O pesquisador conta que não ofereceria o composto desenvolvido por ele para parentes por não acreditar na cura. "Nunca forneci o composto para parente meu e eu tenho alguns que estão em quimioterapia. Eu sou cético probabilístico, para mim o que vale é a palavra final da Ciência. Não estou dizendo que não funciona, estou vendo as evidências. Porém, não imponho nada que pudesse colocar alguém em uma situação de risco. Se eu dou para um parente, não estou fazendo o correto", diz.
Riscos com droga similar
O professor na Faculdade de Ciências da Unesp (Universidade Estadual Paulista), em Bauru (329 km de São Paulo) conta que existe um composto na indústria química chamada também fosfoetalonamina sintética, mas que não é a mesma substância produzida na USP de São Carlos. O biólogo, com especialização em biotecnologia, fez parte da equipe de pesquisadores liderada pelo químico Gilberto Chierice, do IQSC, que criou a fórmula da fosfoetalonamina sintética há 25 anos e, por pelo menos dez anos, distribuiu cápsulas com o composto. Segundo o pesquisador, a fórmula desenvolvida por Chierice é diferente da vendida no mercado e tem uma fórmula própria que atua direto na célula cancerosa.
"Tem gente que está comprando e tomando a fosfoetanolamina vendida como reagente industrial, encontrada em produtos para ferrugem e em xampu. Elas podem acabar morrendo. O meu medo é a substância ser liberada sem critério e sem controle", afirma.
Busca por testes em humanos
Almeida diz que o grupo tentou viabilizar os testes clínicos buscando apoio da própria USP e de médicos, sem sucesso. Segundo o pesquisador, ele e o colega Renato Meneguelo, médico que participou do grupo do IQSC e hoje estuda a substância no Instituto Butantan, perambularam por hospitais públicos de São Paulo para mostrar a médicos os resultados das pesquisas e pedir ajuda para fazer os testes clínicos. "Raros nos atendiam", conta.
"Recebemos até convite para vender como suplemento, porque teria menos regras, uma vez que ele não é um composto quimioterápico", diz. Assim, a substância poderia ser vendida na mesma classificação do Cogumelo do Sol, por exemplo. Os testes feitos pelo grupo de Almeida com a substância mostraram a destruição de alguns tumores em ratos, mas faltam pesquisas controladas em humanos para garantir sua ação e também os efeitos colaterais.

## Informações fornecidas
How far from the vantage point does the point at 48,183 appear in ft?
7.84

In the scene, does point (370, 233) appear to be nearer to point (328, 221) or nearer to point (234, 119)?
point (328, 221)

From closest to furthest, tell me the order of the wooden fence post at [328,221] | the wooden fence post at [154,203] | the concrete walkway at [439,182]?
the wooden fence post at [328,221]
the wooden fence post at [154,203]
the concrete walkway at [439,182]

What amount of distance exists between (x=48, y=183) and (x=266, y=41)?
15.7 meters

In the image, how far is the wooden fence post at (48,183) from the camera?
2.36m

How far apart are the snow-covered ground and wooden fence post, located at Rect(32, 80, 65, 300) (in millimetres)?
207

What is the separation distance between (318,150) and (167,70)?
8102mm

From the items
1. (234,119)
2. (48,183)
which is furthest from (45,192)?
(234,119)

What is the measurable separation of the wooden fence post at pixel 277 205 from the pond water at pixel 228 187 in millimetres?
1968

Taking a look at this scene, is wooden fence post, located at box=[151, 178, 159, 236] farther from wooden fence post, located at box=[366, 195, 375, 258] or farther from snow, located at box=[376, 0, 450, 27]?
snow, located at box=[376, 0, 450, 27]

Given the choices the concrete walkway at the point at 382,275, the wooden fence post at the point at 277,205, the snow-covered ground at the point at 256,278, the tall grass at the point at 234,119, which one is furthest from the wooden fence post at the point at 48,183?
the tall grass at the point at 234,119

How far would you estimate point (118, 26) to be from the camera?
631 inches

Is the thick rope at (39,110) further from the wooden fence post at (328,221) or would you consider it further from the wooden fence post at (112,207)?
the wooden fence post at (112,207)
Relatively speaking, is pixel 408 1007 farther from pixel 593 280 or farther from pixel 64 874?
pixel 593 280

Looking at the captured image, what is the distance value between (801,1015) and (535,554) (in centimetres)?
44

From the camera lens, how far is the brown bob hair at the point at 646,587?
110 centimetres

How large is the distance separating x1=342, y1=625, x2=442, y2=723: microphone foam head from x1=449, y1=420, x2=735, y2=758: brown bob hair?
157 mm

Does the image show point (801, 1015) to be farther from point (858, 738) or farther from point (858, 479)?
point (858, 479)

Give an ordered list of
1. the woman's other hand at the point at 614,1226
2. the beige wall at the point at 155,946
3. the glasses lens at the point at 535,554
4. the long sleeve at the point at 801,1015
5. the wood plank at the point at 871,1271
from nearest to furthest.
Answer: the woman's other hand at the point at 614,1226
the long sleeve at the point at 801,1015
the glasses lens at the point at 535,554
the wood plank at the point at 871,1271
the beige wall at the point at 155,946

## Tarefas
1. Segundo o texto sobre o composto contra o câncer, em que instituição Renato Meneguelo estuda hoje a substância?
2. Retome o texto sobre o composto contra o câncer a partir do ponto em que ele termina.
As entradas não são necessárias para realizar as tarefas.

## Respostas por tarefa
1. No Instituto Butantan.

2.
Questionada se pretende fazer os testes clínicos com a droga, a USP respondeu por e-mail que "Os testes devem ser conduzidos pelos próprios pesquisadores, assim como ocorre em todas as unidades da universidade. Nesse caso em específico particularmente, pois a substância foi patenteada".
Propostas bilionárias foram negadas
Segundo o biólogo, o grupo de pesquisadores já recebeu incontáveis propostas de parcerias de investimentos feitas por empresários que chegam a eles até de jatinho, mas que não declaram o nome dos interessados.
Diante das negativas dos pesquisadores, Almeida teria escutado que "seriam engolidos e que a pesquisa vai acabar em nada".
"Há grupos que literalmente oferece milhões, bilhões para que isso seja levado para fora daqui e até agora a gente está tentando manter a coerência de deixar gratuito. Se isso realmente for confirmado, a patente será doada. A gente não quer levar dinheiro, a gente gostaria de ter uma contrapartida para montar alguma plataforma de pesquisa", diz Almeida.
Entenda
Após uma decisão do STF (Supremo Tribunal Federal), o Tribunal de Justiça de São Paulo derrubou a suspensão da distribuição das cápsulas do IQSC para quem conseguisse liminar na Justiça, o que obrigou a USP a voltar a produzir e distribuir a fosfoetanolamina sintética. Com isso, mais de 700 liminares foram expedidas e o IQSC ficou sobrecarregado. A USP pede na Justiça a suspensão da entrega das cápsulas.
Oncologistas, a USP, o ICQS e os próprios pesquisadores alertam que a substância nunca foi testada em humanos, o que a inviabiliza como remédio. A Anvisa (Agência Nacional de Vigilância Sanitária), responsável por registrar e permitir o comércio de qualquer medicamento no país, diz que a distribuição da droga é ilegal por nunca ter passado por testes clínicos.